Recreational vices are not exclusive to humans – even dolphins like them!
In a BBC film showing dolphin behavior in its natural environment, dolphins are shown getting high on pufferfish. They were spotted interacting with the puffer in large numbers. Every 20 to 30 minutes, they enjoyed passing it around with other dolphins while being cautious not to break it up.
They use pufferfish venom to induce “trance-like” states. According to the “Daily News,” dolphins were reportedly observed floating beneath the water’s surface while appearing entranced by their reflections.
It was once believed that pufferfish toxin at high doses could kill, but dolphins seem to find the correct dose to produce a narcotic-like effect.
Dolphins Taking Pufferfish for a High
The “Sunday Times” article by scientist and co-producer of the documentary Rob Pilley explained how adolescent dolphins “purposefully” experimented with pufferfish poison. He claimed they started acting strangely and bizarrely after eating the puffer and sharing it.
They were mesmerized by their reflections as they gazed at the surface with amazement. Underwater spy cameras were built by filmmakers and were hidden inside fake fish, turtles, and dolphins to observe dolphin behavior.
Through the spy creatures, they hoped to record their normal behavior.

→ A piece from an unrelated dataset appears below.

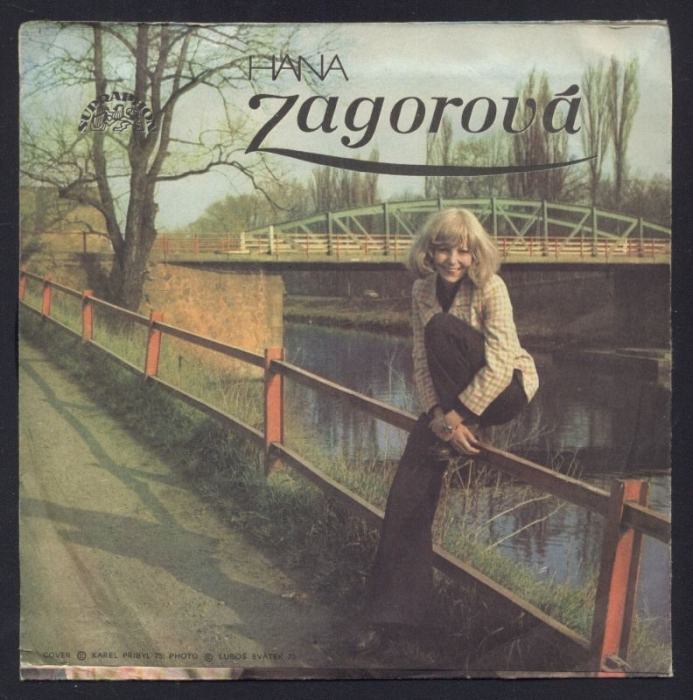 Hana Zagorová - Asi, asi / Dávám kabát na věšák (SP)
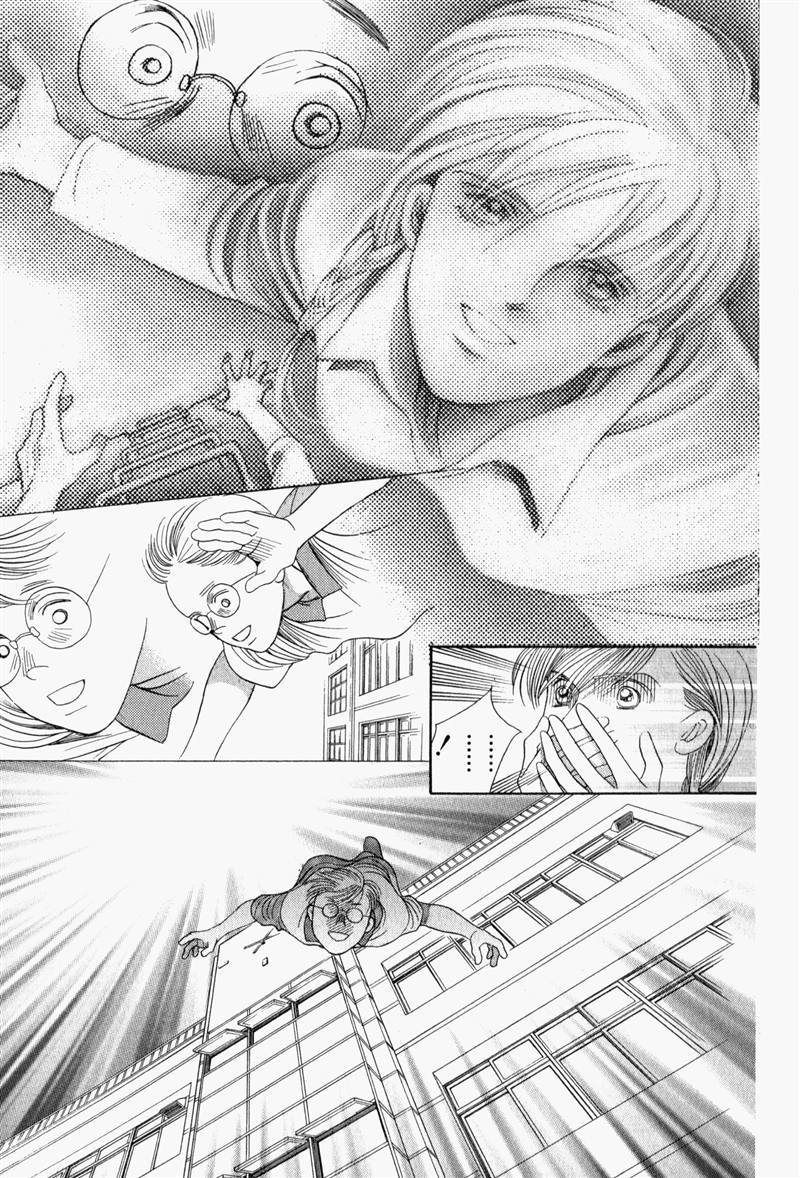 最高机密 第8卷 第278页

Such dolphin behavior was a discovery, according to Pilley. The dolphins were gentle with the pufferfish and appeared to be trying not to disturb it.
Pilley was very confident that the behavior was not unique, as the cetaceans appeared familiar with handling pufferfish toxins and that the fish released several toxins as a defense.
Toxin from Pufferfish
Pufferfish use their elastic stomachs and capacity to quickly consume vast volumes of water (and air) to render themselves inedible as a defense against predators. According to researchers, the pufferfish, also known as the blowfish, evolved its “inflatability” due to its awkward and sluggish swimming technique, which made it prey for larger fish.
Several pufferfish species have evolved spikes on their skin to make them less desirable. Predators won’t be content for long if they catch a puffer before it fills up. Most pufferfish have tetrodotoxin, a poison that may make them taste bad.
Moreover, the poison can even kill the predators attempting to eat the pufferfish. Tetrodotoxin is up to 1200 times more toxic than cyanide and can be fatal to humans. There is no antidote for pufferfish toxin, which has a deadly dose that may kill 30 adults.
Given the fish’s toxicity, it’s a scientific marvel seeing dolphins get high on pufferfish.
Observable Dolphin Play Patterns
Dolphins are naturally curious animals who like interacting with both objects and other individuals. In most dolphin tours in Johns Pass, tourists have seen dolphins leap up to 4.9 meters above the water, and when they land, they can choose to rest on their backs or bellies. They also frequently follow vessels’ bows and sterns.
Many dolphins like pursuing and diverting one another’s attention with things. They take the opportunity to reinvent themselves in the water and enjoy blowing bubbles. Other dolphins and even other animals may occasionally join in on this fun activity.
These include the Risso and Pantropical-spotted species, humpback whales, and pilot whales. They play other games only for enjoyment. It has been seen that they grab birds and consume them after lowering them several meters below the surface.
The environment of dolphins is not risk-free. Anything found close to their pod will cause dolphins to respond swiftly. After exhaling, they will hit the water with their tails before gathering closely. Any perturbation from outside the group might cause stress, harm, irregular migration, and decreased reproductive success.
Dolphins Protect Each Other
Males swim inside the boundaries of their pods to monitor the environment, communicate with other individuals about potential threats, and warn them if they are in danger. Although most dolphins steer clear of sharks or run away from them when they approach, there have been instances in which these cetaceans have killed and attacked sharks.
The frequent connection of dolphins from the same species and occasional contact with different cetacean or mammal species show how socialized they are. Dolphins are well known for their unique personalities and charisma.
They are gentle and have good social skills. They aid wounded dolphins and form close social bonds. To live and feed themselves, they also work together. There are unproven reports of dolphins gifting people fish, or occasionally squid, octopus, or fish as presents. It may be said that dolphins getting high on pufferfish is a peek of their adorably playful personality.
Tetrodotoxin is 1,200 times more toxic than cyanide, says National Geographic. Even the most potent recreational drugs, like meth or cocaine, are less lethal than it. One pufferfish carries enough venom to kill 30 mature people.
Humans may be paralyzed and killed by puffer fish bites. Yet, dolphins have been observed utilizing the deadly, spiky critters as chew toys, raising the question of whether the marine mammals were experiencing any effects from the neurotoxic in the fish.